— begin Document excerpt —

I'm not the most social with fellow film composers, it's not that I don't like them personally but I compare other film composers to my buddies at music school...and your not as fun. All the talk about revolutionizing music performance, notation or harmonic philosophy is replaced by royalties, ASCAP and the industry pecking order. I prefer the company of film makers. Someone, who might call up and invite me to a screening at the Egyptian, point out a film I might like at the LA Polish Film Festival or come over with a DVD of some film from Madagascar.

When you socialize mainly with fellow composers and an echo chamber effect results. What once was a little insecurity morphs into GETTING SCREWED!!! And everyone else is getting their due, all that is left to the composers are small scraps and the bones of what once was a ripe carcass of a budget.

This perspective gets more and more twisted and the result is that one becomes more and more bitter. And that is not a good place to be, mentally.

But when you have a more rounded social group within entertainment and especially the indie world you realize; You are not alone. Editors, DPs, Make up artists, Actors, everybody wishes they were making more money and they all think that the other got a little better share of the pie. They know it's not based on reality and they also have the same networks within thier own click that are echo chambers souring the stew.

What about those directors and producers? You say they can't be in the same boat? They are, really! I know filmmakers that are in their mid 30s that live at home with parents, have their spouse/boyfriend/girlfriend support them, I've know film makers that actually were homeless weeks after finishing their film.

I'm not joking, HOMELESS.

Somehow most film composers I know have pretty sweet digs with thousands upon thousands of dollars worth of gear. I've never figured out how they afforded those Genelec monitors on indie budgets! I would guess from the studios I've seen in this town, composers are doing pretty damn well.

What am I missing? Homeless directors and composers with Neve preamps!

Thursday, December 4, 2008

The Life and Times of an Indie Film Composer - Part 2

I have been mulling over my approach to to defining this crazy life of a indie film composer, I think that I took the wrong angle. My new one is:

What the hell are we doing?

and why?

I thought back to a seminar-ish thing where the key speaker was from Without A Box, if you are a composer and work in indie film and don't know what Without A Box is necessary that you understand what they do and how they work in the world of film festivals. Anyway, at the seminar the man asked many of the audience what their goal was for their film. It was a question that seemed so simple but was indeed very sober ... what do you expect? I would say that many had gone through much of their process with the concept that 1. They finish their film 2. It gets into Sundance 3. They are famous with lots of money. This is obviously far from reality.

— end Document excerpt —

# Set task 1
Answer these about the indie film composer post:
(a) At which venue might a filmmaker friend invite the writer to a screening?
(b) What brand of monitors does the writer wonder how composers afforded on indie budgets?
(c) What organization was the key speaker at the seminar from?
# Set task 2
Please write the next part of the indie film composer post, going on from its final sentence.

— begin Extracted entries —

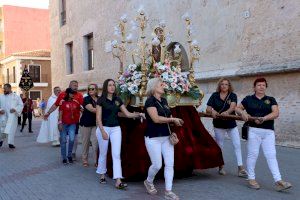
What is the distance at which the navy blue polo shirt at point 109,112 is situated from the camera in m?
6.83

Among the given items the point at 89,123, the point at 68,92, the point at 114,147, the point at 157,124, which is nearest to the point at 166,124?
the point at 157,124

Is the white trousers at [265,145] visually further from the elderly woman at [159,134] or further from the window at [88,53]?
the window at [88,53]

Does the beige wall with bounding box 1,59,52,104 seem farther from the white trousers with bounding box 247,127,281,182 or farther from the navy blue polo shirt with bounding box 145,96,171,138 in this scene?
the white trousers with bounding box 247,127,281,182

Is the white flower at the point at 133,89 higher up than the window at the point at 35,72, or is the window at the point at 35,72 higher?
the window at the point at 35,72

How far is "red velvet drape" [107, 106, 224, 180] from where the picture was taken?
6.98m

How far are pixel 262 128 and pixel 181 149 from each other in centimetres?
141

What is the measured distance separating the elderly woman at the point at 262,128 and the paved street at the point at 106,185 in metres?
0.33

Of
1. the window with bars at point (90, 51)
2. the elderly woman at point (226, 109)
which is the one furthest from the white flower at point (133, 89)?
the window with bars at point (90, 51)

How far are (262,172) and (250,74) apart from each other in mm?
A: 4543

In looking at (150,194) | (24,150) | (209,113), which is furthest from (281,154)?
(24,150)

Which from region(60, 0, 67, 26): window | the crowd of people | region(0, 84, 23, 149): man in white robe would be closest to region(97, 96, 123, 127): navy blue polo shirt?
the crowd of people

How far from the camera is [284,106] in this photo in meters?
10.8

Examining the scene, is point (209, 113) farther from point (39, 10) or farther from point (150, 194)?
point (39, 10)

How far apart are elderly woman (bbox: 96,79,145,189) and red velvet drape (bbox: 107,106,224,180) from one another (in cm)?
33
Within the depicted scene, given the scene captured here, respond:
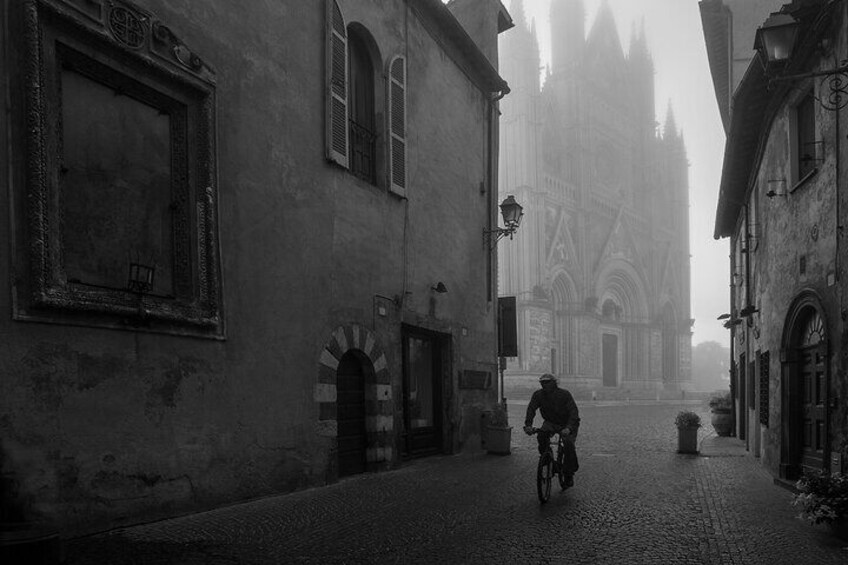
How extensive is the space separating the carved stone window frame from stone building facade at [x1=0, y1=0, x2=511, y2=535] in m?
0.02

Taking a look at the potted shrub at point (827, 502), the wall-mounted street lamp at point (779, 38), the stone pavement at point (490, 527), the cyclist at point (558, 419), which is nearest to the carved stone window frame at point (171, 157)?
the stone pavement at point (490, 527)

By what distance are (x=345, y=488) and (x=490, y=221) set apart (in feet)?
26.0

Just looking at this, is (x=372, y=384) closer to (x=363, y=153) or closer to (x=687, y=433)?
(x=363, y=153)

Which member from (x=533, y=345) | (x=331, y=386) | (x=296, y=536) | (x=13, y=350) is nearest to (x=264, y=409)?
(x=331, y=386)

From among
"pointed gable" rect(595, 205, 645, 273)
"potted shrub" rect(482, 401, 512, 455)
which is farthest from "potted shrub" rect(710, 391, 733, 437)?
"pointed gable" rect(595, 205, 645, 273)

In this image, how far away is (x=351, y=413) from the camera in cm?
1004

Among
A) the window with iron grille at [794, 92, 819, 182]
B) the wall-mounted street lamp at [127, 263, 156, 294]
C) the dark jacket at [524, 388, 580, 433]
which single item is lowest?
the dark jacket at [524, 388, 580, 433]

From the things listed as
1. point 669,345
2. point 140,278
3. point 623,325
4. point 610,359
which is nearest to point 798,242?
point 140,278

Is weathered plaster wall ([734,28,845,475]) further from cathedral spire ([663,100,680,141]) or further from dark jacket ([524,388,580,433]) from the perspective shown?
cathedral spire ([663,100,680,141])

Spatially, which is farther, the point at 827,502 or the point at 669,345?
the point at 669,345

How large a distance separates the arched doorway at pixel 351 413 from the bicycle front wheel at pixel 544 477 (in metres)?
2.95

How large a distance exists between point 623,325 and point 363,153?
47.6 m

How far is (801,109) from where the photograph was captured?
9.73m

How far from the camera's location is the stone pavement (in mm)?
5531
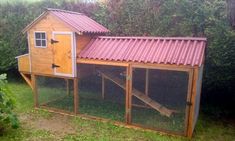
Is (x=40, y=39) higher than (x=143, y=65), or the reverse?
(x=40, y=39)

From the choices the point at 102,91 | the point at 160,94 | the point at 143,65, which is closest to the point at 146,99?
the point at 160,94

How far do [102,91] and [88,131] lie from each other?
289cm

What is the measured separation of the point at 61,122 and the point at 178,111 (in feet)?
12.4

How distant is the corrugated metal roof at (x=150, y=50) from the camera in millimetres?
6379

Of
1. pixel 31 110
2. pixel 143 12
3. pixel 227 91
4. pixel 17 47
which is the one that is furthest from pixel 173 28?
pixel 17 47

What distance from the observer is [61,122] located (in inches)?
299

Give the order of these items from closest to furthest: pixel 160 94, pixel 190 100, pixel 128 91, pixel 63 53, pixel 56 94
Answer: pixel 190 100
pixel 128 91
pixel 63 53
pixel 160 94
pixel 56 94

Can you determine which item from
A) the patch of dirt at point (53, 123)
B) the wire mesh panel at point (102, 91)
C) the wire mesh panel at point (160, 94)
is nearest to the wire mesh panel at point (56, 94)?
the wire mesh panel at point (102, 91)

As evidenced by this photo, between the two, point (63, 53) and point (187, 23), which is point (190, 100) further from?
point (63, 53)

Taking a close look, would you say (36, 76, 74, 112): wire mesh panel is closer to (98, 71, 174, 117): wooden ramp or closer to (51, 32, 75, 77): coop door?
(51, 32, 75, 77): coop door

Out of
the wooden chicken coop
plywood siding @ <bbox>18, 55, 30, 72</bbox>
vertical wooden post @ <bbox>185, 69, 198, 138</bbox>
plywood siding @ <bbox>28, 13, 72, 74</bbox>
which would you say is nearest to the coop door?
the wooden chicken coop

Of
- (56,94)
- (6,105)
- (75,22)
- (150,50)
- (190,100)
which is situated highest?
(75,22)

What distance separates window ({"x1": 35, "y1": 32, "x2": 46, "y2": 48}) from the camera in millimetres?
7801

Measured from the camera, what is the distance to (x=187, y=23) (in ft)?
27.7
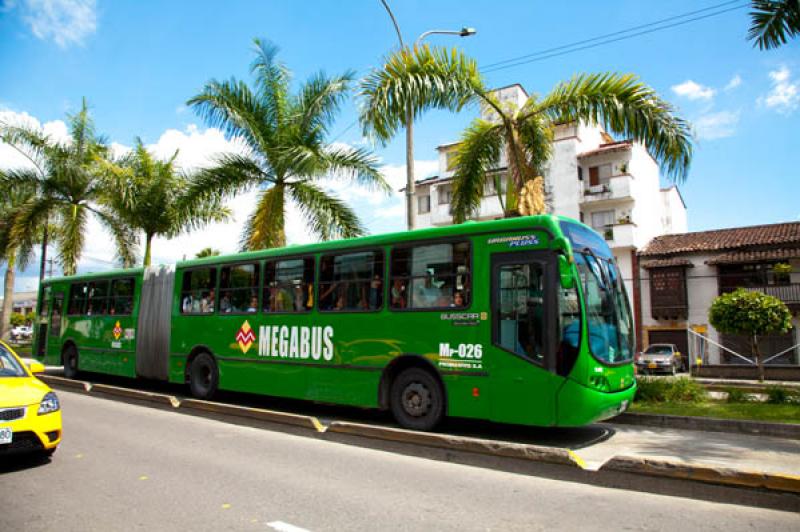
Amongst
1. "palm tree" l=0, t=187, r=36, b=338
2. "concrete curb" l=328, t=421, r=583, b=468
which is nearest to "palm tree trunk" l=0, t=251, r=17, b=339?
"palm tree" l=0, t=187, r=36, b=338

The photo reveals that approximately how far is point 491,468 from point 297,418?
11.5ft

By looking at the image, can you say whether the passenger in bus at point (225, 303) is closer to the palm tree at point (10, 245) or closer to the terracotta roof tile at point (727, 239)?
the palm tree at point (10, 245)

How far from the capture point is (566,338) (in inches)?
292

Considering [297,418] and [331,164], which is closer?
[297,418]

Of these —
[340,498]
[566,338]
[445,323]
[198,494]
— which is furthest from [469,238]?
[198,494]

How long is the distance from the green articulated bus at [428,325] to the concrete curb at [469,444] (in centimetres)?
99

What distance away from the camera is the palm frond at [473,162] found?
547 inches

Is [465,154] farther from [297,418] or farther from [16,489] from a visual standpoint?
[16,489]

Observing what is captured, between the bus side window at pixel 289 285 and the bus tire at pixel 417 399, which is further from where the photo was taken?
the bus side window at pixel 289 285

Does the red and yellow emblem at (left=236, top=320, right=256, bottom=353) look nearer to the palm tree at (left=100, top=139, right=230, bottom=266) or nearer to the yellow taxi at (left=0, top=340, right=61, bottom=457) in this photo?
the yellow taxi at (left=0, top=340, right=61, bottom=457)

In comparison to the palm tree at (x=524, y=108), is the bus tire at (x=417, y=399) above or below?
below

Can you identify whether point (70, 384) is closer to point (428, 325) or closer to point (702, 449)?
point (428, 325)

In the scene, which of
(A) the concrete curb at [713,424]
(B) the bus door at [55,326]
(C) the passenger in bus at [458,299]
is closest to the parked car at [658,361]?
(A) the concrete curb at [713,424]

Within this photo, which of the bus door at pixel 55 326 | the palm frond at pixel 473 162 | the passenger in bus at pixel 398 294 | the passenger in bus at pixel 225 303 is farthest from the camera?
the bus door at pixel 55 326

— end Extracted entries —

# Exercise result 1
(a) The Egyptian
(b) Genelec
(c) Without A Box

# Exercise result 2
So, if the filmmakers loose grip on reality, what does that say about us? Were just as bad if not worse?!?!?!

What was interesting and telling about the seminar was that he broke things down a little bit, in regards to expectations. One goal was to have as many people see your film. I loved this! So, much of the time we are talking about dollars and cents that we loose the actual goal. Getting people to see the film (and hopefully enjoying it!) Does this appeal to you as a composer? Does the idea of people hearing your work matter? I fear what I might hear in response! There were obviously other goals, to make enough money to recoup the costs or enough to make another film.

The means of achieving these goals was film festivals and/or distribution. Festivals are a great way to get your film (and score) out there and get an audience. There is little money in it but you might get travel paid for to attend the screening. And distribution isn't a walk in the park either, lets face it. If your indie lacks star power, legit buzz, and realistic production values on par with the normal theatrical film, a distributor is gong to make a small order run of DVDs. Make sure Netflix has some copies and the rest are shipped to Amazon.

I know I'm supposed to be talking about composers, right? Well, tell me. Is this what you want to be part of? There is very little money in the entire food chain I have shown. Really, if there is a money maker in this scenario please tell me.

I know, it's that distribution deal. How much money do you think distribution companies are offering a direct to DVD film with few bells and whistles. Not much, maybe they turn their $20,000.00 investment into a no money upfront deal with the producers only getting paid after the distributors recoup. Are the distributors making a killing? Well, they have a product that the made 20 copies of, it's available on Amazon? Maybe they've sold a copy or two?

I shouldn't make the picture all that grim but I have to make it at least more realistic than the idea that after scoring an indie it's going to catapult the director to fame. The director, producers and distributors then laugh at you while they roll around in beds piled with $100s.

So, my question is out there, why are composers trolling craigslist for scoring gigs?

I know why I do.

Wednesday, December 3, 2008

The Life and Times of an Indie Film Composer - Part 1

As I research Moral Rights, I've decided to write a little on the scope of independent film and the film composer and the difficulties we inherit.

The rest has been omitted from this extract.